:: DATASET RECORDS ::

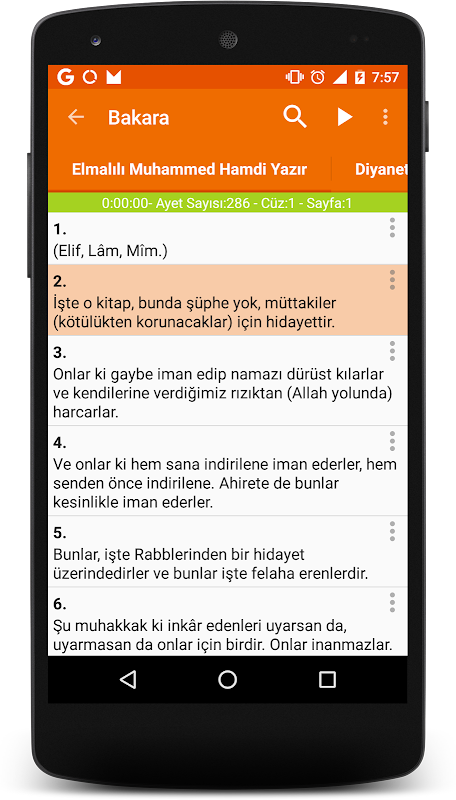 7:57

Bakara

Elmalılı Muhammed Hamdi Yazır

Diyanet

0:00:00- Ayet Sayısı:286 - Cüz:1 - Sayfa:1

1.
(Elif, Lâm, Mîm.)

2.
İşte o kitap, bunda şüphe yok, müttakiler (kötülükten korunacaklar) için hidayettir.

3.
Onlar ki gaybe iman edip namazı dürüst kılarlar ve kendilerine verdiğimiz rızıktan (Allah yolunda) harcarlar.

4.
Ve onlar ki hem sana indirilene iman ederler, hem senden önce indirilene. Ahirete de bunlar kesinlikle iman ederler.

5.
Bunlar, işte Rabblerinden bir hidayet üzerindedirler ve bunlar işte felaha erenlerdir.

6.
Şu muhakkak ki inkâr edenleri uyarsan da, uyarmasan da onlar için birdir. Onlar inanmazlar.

:::
:: DATASET RECORDS ::

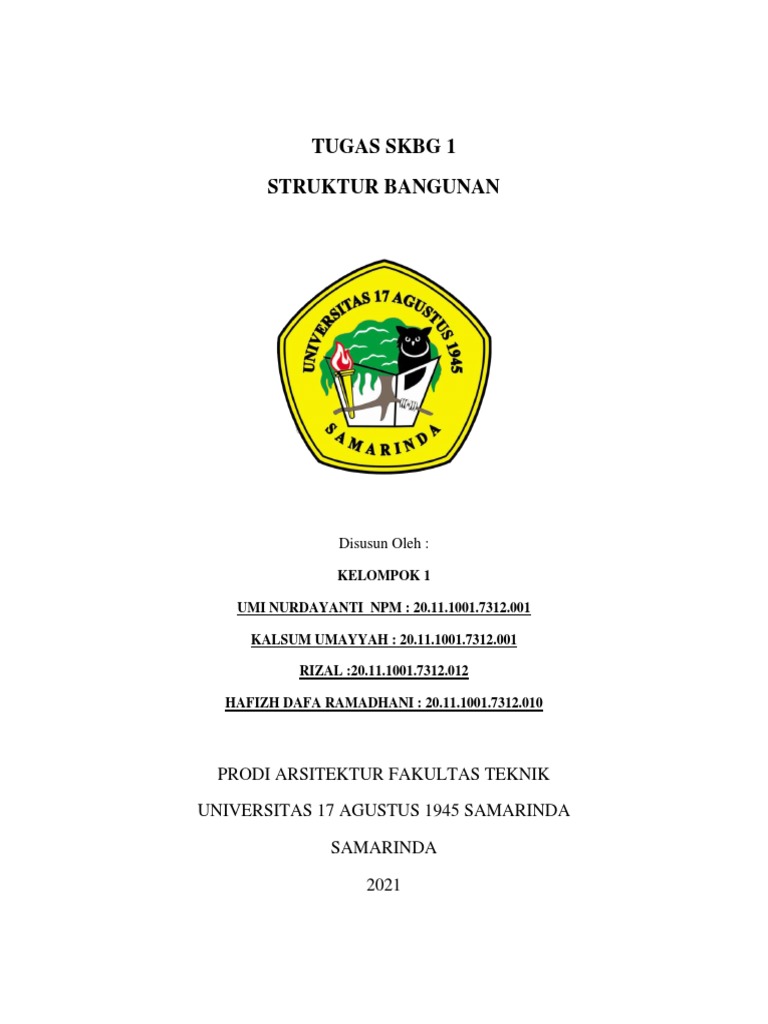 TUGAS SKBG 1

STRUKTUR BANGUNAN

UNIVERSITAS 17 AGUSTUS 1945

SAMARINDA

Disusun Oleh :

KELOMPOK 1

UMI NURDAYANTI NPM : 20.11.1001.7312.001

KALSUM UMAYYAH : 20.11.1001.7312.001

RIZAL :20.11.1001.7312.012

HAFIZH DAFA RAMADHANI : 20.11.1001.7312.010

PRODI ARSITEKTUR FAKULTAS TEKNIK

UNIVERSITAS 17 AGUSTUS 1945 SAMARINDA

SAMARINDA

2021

:::
:: DATASET RECORDS ::

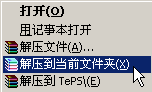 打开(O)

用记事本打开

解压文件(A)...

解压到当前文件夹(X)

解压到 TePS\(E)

:::

The lines to copy are those above that contain the string "için".

İşte o kitap, bunda şüphe yok, müttakiler (kötülükten korunacaklar) için hidayettir.
Şu muhakkak ki inkâr edenleri uyarsan da, uyarmasan da onlar için birdir. Onlar inanmazlar.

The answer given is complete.